Problem to work on »
Set out the listing as a Markdown table with the columns No. and Line, starting at the line that contains "As this photograph" and ending at the last line of the listing. Number each row, skip blank lines, and leave the pictures out.

++++++++++++++++++++

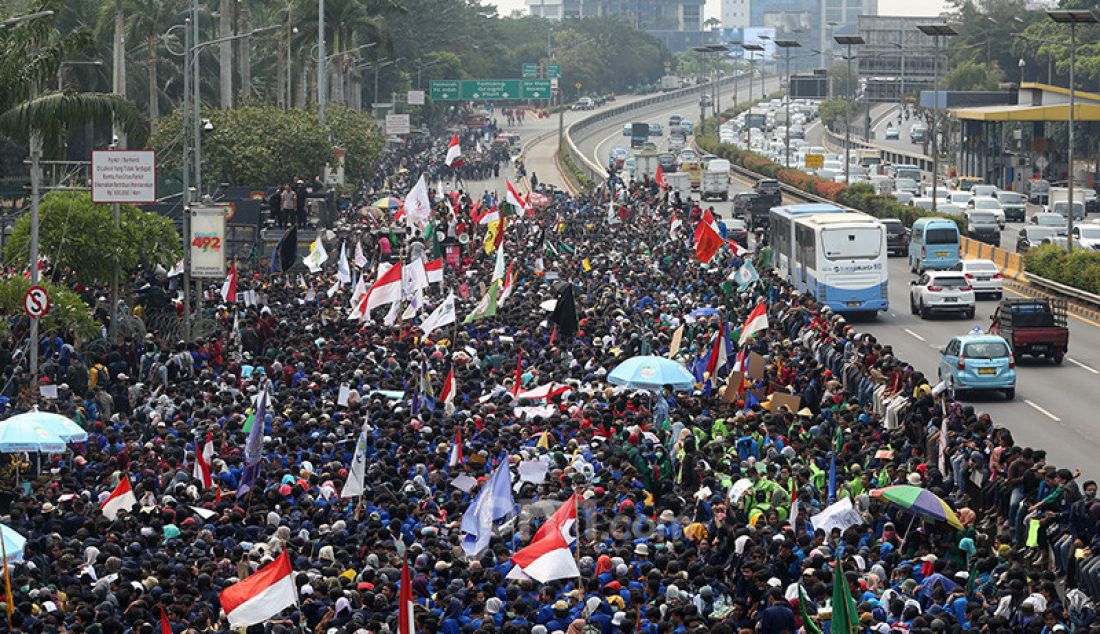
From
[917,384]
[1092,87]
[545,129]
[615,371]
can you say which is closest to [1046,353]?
[917,384]

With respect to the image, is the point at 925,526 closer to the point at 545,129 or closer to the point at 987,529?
the point at 987,529

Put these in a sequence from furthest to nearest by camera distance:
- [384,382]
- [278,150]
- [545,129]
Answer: [545,129], [278,150], [384,382]

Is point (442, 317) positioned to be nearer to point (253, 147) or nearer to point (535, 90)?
point (253, 147)

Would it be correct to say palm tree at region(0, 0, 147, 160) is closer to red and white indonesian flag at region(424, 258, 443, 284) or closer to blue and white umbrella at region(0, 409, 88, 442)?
red and white indonesian flag at region(424, 258, 443, 284)

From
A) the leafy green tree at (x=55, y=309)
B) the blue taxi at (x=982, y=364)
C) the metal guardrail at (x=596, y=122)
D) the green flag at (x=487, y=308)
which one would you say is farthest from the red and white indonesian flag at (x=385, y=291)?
the metal guardrail at (x=596, y=122)

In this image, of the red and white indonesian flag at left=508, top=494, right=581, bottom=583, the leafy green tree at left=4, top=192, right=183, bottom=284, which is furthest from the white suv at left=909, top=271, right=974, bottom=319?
the red and white indonesian flag at left=508, top=494, right=581, bottom=583

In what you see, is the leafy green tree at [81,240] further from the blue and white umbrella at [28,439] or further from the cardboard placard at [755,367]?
the blue and white umbrella at [28,439]
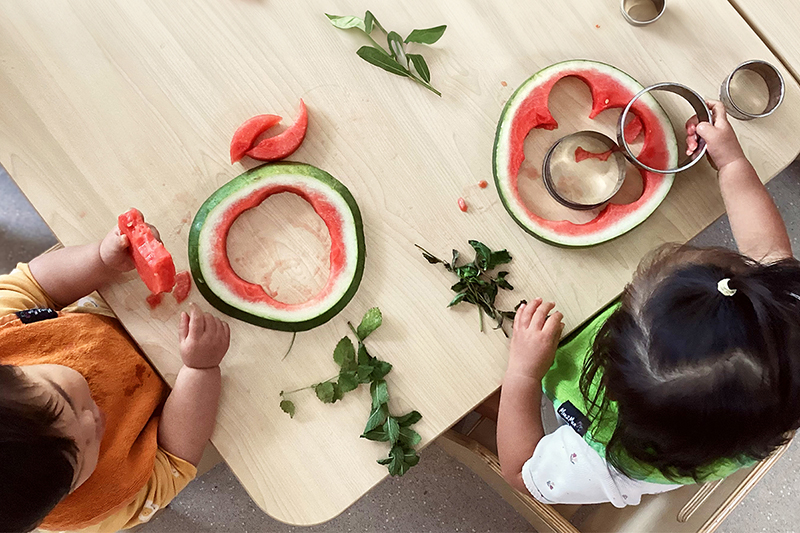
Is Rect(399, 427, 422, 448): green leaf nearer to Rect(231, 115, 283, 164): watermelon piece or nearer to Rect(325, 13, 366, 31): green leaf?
Rect(231, 115, 283, 164): watermelon piece

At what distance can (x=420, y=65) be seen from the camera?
931 millimetres

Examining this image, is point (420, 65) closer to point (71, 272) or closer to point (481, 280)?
point (481, 280)

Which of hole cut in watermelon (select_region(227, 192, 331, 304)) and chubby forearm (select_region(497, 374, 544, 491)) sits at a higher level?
hole cut in watermelon (select_region(227, 192, 331, 304))

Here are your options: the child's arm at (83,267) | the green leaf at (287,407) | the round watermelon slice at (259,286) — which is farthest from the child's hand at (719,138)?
the child's arm at (83,267)

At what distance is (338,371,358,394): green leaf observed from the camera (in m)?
0.86

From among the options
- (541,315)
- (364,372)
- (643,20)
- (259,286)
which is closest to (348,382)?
(364,372)

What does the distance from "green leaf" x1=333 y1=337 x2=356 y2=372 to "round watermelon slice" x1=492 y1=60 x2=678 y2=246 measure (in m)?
0.33

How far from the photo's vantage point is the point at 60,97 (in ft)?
2.92

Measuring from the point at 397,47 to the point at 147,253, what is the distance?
20.0 inches

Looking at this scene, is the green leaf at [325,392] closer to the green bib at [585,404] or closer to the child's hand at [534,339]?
the child's hand at [534,339]

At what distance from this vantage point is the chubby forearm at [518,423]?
0.90 metres

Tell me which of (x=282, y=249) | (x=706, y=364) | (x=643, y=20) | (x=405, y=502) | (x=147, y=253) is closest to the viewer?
(x=706, y=364)

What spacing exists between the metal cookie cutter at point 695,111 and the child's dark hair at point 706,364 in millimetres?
203

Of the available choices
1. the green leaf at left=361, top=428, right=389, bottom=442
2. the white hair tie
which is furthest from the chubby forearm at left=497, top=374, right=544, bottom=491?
the white hair tie
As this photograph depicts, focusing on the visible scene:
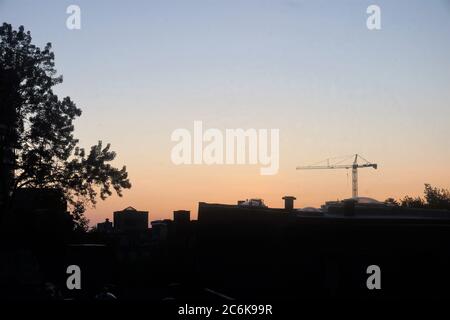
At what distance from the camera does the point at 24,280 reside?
62.2 meters

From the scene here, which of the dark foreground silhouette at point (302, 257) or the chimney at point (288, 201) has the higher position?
the chimney at point (288, 201)

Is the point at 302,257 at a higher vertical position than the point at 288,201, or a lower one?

++++++++++++++++++++

Finished task »
| No. | Line |
|---|---|
| 1 | As this photograph depicts, focusing on the visible scene: |
| 2 | At what distance from the camera does the point at 24,280 reside? |
| 3 | 62.2 meters |
| 4 | From the scene here, which of the dark foreground silhouette at point (302, 257) or the chimney at point (288, 201) has the higher position? |
| 5 | the chimney at point (288, 201) |
| 6 | Is the point at 302,257 at a higher vertical position than the point at 288,201, or a lower one? |